In my previous intermarket correlations update, I’ve shown y’all how risk sentiment being in the driver’s seat has reinforced some correlations. This time, I’m seeing the Canadian dollar and crude oil going separate ways while the rest continue to work on their positive relationships.
For the newbie traders out there, don’t forget to review our School lesson on forex correlations before reading on!
USD/CAD vs. Crude Oil
Back in late July and August, market participants had been keeping close tabs on inventory data from the API and EIA to gauge if the global glut is still a concern.
However, Hurricane Harvey soon stole the spotlight on expectations of oil refineries being temporarily shut down in the Gulf area.

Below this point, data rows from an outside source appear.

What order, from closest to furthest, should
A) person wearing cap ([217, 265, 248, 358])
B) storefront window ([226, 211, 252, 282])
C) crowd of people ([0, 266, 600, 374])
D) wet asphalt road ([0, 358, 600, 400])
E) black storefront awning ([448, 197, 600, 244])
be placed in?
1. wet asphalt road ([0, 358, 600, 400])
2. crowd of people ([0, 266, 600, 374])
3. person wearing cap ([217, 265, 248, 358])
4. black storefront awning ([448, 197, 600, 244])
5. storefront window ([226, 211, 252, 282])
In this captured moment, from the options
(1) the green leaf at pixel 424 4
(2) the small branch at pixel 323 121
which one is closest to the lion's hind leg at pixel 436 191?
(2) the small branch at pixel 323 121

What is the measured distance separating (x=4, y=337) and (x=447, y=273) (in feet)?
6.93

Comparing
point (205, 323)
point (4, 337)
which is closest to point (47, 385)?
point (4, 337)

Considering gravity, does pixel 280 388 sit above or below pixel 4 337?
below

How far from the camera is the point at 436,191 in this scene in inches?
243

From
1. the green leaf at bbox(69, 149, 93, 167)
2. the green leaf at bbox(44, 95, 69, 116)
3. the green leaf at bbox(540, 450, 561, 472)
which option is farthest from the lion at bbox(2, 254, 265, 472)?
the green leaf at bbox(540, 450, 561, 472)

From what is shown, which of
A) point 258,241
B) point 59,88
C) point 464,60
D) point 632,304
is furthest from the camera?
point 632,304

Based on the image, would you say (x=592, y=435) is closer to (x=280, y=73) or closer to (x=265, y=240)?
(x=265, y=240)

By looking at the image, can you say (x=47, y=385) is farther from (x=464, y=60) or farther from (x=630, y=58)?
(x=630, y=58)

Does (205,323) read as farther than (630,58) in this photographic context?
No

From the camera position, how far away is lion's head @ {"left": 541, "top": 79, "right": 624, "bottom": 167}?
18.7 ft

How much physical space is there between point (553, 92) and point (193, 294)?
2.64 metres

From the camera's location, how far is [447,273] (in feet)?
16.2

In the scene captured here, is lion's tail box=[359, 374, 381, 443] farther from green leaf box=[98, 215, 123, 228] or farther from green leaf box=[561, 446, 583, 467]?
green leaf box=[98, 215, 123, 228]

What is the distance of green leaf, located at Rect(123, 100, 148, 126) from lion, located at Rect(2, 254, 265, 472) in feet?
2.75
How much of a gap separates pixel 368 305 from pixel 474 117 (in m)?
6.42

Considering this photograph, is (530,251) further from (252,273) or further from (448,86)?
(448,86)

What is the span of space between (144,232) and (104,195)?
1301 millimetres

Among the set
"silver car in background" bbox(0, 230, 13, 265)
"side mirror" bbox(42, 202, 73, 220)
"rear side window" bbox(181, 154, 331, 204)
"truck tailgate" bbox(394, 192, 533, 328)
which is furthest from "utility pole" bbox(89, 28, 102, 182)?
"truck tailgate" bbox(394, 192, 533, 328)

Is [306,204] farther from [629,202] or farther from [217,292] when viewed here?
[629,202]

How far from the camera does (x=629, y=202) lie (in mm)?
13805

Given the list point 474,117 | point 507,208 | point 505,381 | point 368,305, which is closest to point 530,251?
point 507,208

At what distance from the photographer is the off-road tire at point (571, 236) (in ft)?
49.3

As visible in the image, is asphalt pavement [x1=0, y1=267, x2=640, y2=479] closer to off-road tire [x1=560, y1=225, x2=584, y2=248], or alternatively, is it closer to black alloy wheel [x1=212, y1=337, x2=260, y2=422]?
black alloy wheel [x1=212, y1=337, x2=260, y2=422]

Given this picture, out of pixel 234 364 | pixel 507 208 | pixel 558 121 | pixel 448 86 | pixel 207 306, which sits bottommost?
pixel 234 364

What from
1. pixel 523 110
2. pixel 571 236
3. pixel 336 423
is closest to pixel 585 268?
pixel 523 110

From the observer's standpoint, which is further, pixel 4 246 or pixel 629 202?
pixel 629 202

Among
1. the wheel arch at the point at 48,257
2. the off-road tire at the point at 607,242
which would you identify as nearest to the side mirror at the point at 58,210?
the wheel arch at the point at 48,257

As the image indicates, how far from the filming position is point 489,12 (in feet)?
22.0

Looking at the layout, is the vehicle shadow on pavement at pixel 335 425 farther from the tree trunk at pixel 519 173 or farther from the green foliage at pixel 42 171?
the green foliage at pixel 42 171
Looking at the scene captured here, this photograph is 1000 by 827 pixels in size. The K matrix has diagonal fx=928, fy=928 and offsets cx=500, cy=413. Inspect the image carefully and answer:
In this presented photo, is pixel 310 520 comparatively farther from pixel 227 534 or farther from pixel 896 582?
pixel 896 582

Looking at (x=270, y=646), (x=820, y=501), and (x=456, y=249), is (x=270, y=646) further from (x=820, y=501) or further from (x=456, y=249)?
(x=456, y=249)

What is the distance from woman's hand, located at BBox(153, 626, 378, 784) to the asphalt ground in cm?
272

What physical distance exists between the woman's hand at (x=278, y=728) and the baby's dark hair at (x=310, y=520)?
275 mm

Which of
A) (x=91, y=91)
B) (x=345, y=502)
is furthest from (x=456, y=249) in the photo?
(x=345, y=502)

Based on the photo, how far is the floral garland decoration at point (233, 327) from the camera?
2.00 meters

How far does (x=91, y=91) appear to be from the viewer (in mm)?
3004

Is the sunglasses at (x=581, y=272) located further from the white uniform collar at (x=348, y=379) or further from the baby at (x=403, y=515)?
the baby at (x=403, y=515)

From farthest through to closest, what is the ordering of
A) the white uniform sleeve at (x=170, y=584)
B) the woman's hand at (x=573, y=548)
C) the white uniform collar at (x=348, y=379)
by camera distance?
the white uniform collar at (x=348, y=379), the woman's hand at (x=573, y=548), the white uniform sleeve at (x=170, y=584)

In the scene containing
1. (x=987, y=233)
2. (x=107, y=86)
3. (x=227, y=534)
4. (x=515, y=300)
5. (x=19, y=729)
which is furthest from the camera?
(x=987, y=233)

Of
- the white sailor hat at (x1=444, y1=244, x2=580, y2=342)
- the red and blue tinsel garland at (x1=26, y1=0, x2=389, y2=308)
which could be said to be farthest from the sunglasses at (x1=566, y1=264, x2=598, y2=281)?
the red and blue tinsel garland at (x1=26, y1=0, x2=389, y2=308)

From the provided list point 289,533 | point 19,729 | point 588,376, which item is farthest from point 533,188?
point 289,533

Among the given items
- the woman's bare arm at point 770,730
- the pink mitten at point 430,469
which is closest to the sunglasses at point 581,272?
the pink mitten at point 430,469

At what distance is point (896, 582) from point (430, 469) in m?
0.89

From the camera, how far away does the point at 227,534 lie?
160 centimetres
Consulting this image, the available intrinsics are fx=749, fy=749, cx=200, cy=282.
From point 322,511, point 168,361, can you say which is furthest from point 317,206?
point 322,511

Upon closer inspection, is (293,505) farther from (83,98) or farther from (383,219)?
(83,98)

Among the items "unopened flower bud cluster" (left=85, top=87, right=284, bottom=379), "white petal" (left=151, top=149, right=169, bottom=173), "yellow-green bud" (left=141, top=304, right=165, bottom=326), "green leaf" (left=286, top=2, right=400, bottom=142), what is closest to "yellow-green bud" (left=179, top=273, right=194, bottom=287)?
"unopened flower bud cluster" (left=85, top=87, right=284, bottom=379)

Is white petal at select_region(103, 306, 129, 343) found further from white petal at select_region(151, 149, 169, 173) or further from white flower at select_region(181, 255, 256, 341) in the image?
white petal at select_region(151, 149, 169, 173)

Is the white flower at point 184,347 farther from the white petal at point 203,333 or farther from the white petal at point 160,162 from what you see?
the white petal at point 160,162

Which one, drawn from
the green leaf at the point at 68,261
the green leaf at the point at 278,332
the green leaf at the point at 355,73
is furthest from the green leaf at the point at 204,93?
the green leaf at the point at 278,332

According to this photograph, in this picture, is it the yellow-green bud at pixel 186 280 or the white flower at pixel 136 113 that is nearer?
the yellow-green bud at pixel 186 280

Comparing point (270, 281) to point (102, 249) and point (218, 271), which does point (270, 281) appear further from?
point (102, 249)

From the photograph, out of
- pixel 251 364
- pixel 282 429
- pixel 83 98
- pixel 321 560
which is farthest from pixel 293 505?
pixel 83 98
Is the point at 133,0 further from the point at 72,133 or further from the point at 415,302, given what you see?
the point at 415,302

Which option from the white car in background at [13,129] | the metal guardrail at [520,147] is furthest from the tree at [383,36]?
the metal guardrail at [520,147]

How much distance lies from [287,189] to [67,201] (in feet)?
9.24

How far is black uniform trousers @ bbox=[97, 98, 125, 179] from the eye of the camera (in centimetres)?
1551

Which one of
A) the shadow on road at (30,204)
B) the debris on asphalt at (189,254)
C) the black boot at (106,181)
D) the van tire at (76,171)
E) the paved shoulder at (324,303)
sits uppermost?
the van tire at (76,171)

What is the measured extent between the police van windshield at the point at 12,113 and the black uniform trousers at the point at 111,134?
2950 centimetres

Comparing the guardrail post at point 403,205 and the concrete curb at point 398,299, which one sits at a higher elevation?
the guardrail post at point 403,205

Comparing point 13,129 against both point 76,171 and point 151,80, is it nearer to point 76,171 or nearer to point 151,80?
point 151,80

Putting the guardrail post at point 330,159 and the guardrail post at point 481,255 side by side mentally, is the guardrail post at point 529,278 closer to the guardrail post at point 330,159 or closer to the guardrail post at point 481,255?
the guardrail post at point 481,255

For the most part of September, crude oil was buoyed higher by falling stockpiles, projections of stronger global demand in 2018, and expectations of an OPEC deal extension.
In contrast, the Loonie was being dragged lower on weakening odds of another BOC interest rate hike before the end of the year. Around that time, Canada had been printing one downbeat report after another, and it didn’t help that BOC policymakers had expressed concerns about CAD strength.
So far this month, crude oil has been recovering from its brief pullback while USD/CAD has popped higher before, during, and after the BOC decision as December hike hopes were dampened.
AUD/USD vs. Gold & Iron Ore
The relationship between the Aussie and the precious metal was on the rocks in late July and early August as risk aversion caused gold’s safe-haven quality to shine while the higher-yielding currency was dragged down.
At that time, tensions with North Korea were heightened while the RBA’s neutral stance didn’t exactly encourage traders to buy up the Aussie. The situation started to shift in mid-August, though, as AUD/USD eventually joined in the precious metal’s rally.
And even though gold peaked at the start of September, AUD/USD didn’t leave it behind as it joined in the commodity’s slide as well. This correlation continued to hold up pretty well for the rest of the month until today.
However, there are signs that gold could regain some ground while things aren’t looking too good for the Aussie. For one, the quarterly CPI report from the Land Down Under came in much weaker than expected, which could continue to hurt RBA tightening chances.
EUR/JPY vs. S&P 500 Index
Last but most certainly not least is EUR/JPY and S&P 500, which are often considered barometers of risk sentiment.
The currency pair and the equity index had been moving in lockstep for most of August and until the first week of September. ECB tightening expectations strengthened around the middle of the month, driving EUR/JPY higher, even as the S&P 500 index cruised sideways.
By the time risk appetite and optimism for U.S. tax reform returned, the S&P 500 index resumed its climb but it was EUR/JPY’s turn to lag behind. It does look like the currency pair is starting to catch up, though, especially after the Japanese elections revived bullish momentum.
To sum up, it appears that separate market forces are coming back into play for different asset classes, shaking up some intermarket correlations while reinforcing others. Monetary policy biases also returned to the spotlight, which has led to currency-specific action for the Loonie, Aussie, and euro.